Text
Low Health Literacy Exists in the Inflammatory Bowel Disease (IBD) Population and Is Disproportionately Prevalent in Older African Americans

Crohns Colitis 360. 2020 Oct;2(4):otaa076. doi: 10.1093/crocol/otaa076. Epub 2020 Oct 12.


Background: Low health literacy is common in general populations, but its prevalence in the inflammatory bowel disease (IBD) population is unclear. The objective of this study was to assess the prevalence of low health literacy in a diverse IBD population and to identify risk factors for low health literacy.

Methods: Adult patients with IBD at a single institution from November 2017 to May 2018 were assessed for health literacy using the Newest Vital Sign (NVS). Demographic and socioeconomic data were also collected. Primary outcome was the prevalence of low health literacy. Secondary outcomes were length-of-stay (LOS) and 30-day readmissions after surgical encounters. Bivariate comparisons and multivariable regression were used for analyses.

Results: Of 175 IBD patients, 59% were women, 23% were African Americans, 91% had Crohn disease, and mean age was 46 years (SD = 16.7). The overall prevalence of low health literacy was 24%. Compared to white IBD patients, African Americans had significantly higher prevalence of low health literacy (47.5% vs 17.0%, P < 0.05). On multivariable analysis, low health literacy was associated with older age and African American race (P < 0.05). Of 83 IBD patients undergoing abdominal surgery, mean postoperative LOS was 5.5 days and readmission rate was 28.9%. There was no significant difference between LOS and readmissions rates by health literacy levels.

Source material
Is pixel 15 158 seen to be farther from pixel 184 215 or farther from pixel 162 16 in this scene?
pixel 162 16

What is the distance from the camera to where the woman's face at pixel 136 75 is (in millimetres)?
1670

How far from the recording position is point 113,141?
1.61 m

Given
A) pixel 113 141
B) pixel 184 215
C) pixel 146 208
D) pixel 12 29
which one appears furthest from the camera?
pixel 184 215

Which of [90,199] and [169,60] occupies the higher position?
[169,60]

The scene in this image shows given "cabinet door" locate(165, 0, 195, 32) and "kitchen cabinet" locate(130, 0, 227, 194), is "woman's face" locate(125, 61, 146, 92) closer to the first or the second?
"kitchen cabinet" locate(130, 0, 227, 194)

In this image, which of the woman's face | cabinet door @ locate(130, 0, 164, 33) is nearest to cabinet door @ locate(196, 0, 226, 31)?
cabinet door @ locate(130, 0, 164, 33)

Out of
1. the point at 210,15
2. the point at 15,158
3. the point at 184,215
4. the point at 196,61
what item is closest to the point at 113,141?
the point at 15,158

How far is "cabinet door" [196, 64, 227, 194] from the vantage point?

Directions
#1 Reproduce the part of the IBD health literacy abstract that begins with the words containing "Low Health Literacy Exists" and ends with "2020 Oct 12.".
#2 According to the IBD health literacy abstract, what was the overall prevalence of low health literacy among the patients studied?
#3 Based on the IBD health literacy abstract, why did the study set out to measure the prevalence of low health literacy in IBD patients?

Results
#1
Low Health Literacy Exists in the Inflammatory Bowel Disease (IBD) Population and Is Disproportionately Prevalent in Older African Americans

Crohns Colitis 360. 2020 Oct;2(4):otaa076. doi: 10.1093/crocol/otaa076. Epub 2020 Oct 12.

#2 24%

#3 Low health literacy is common in general populations, but its prevalence in the IBD population is unclear. The study therefore aimed to assess that prevalence in a diverse IBD population and to identify risk factors for low health literacy.